I would never thought to ask this question but I came across the answer this morning.
William Playfair (22 September 1759 – 11 February 1823), commonly known as a Scottish engineer and political economist, served as a secret agent on behalf of Great Britain during its war with France. The founder of graphical methods of statistics, Playfair invented several types of diagrams: in 1786 the line, area and bar chart of economic data, and in 1801 the pie chart and circle graph, used to show part-whole relations. As secret agent, Playfair reported on the French Revolution and organized a clandestine counterfeiting operation in 1793 to collapse the French currency.
The Scottish Scoundrel Who Changed How We See Data - Atlas Obscura
After he left home in his late teens, Playfair headed to England to apprentice with the engineer James Watt, whose streamlined steam engine design would soon kickstart the Industrial Revolution. He served as Watt’s draughtsman and clerk, copying complex drawings of his new inventions.

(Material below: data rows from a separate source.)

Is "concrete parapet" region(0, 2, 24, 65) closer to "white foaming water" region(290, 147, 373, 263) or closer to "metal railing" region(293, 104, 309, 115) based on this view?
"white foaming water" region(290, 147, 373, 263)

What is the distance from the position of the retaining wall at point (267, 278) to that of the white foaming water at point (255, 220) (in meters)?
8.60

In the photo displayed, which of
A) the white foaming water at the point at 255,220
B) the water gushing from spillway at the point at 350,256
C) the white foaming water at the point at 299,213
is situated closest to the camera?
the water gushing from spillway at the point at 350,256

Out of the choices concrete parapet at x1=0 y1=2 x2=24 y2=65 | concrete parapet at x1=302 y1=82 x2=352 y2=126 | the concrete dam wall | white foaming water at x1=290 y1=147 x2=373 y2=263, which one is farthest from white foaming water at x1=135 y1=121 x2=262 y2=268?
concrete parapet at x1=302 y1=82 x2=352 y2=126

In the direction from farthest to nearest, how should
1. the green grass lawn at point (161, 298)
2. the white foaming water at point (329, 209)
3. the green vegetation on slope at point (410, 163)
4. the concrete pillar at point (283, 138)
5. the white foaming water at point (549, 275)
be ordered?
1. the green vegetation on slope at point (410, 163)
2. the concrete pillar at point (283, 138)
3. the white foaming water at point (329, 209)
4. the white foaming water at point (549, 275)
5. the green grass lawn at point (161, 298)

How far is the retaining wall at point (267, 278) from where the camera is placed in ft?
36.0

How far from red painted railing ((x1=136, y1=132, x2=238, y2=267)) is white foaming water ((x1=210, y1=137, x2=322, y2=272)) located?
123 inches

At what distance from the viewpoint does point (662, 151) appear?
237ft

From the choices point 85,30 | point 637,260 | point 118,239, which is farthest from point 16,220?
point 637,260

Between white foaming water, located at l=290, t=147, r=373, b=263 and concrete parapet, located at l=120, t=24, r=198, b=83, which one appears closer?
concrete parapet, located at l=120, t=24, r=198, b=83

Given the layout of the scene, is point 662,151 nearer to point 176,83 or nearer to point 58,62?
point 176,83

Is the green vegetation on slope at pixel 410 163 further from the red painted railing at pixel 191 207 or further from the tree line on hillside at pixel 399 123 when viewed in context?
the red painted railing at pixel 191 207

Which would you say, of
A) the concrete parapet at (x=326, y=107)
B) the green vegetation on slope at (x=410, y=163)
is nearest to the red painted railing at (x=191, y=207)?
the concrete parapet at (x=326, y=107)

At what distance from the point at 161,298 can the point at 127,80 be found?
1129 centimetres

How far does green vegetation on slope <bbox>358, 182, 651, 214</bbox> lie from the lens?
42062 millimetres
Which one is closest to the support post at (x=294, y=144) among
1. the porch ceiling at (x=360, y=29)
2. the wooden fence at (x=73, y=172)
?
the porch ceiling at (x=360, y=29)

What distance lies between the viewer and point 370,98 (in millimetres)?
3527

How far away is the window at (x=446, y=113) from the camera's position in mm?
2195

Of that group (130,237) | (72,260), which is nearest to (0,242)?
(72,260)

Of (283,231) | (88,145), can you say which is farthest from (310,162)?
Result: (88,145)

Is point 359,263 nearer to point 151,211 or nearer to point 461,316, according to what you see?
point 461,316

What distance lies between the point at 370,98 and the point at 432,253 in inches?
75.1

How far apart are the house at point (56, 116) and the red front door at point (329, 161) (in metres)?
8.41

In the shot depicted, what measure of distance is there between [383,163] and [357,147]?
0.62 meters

Watt was a demanding and critical boss—“I must warn you that Playfair is a blunderer,” he wrote to his business partner, Matthew Boulton, soon after hiring him—but Playfair loved him, later calling him a “natural genius” who “in remote antiquity, would have been deified amongst the inventors of the arts of life.” Under his watchful eye, Playfair honed the artistic precision he later brought to data illustration.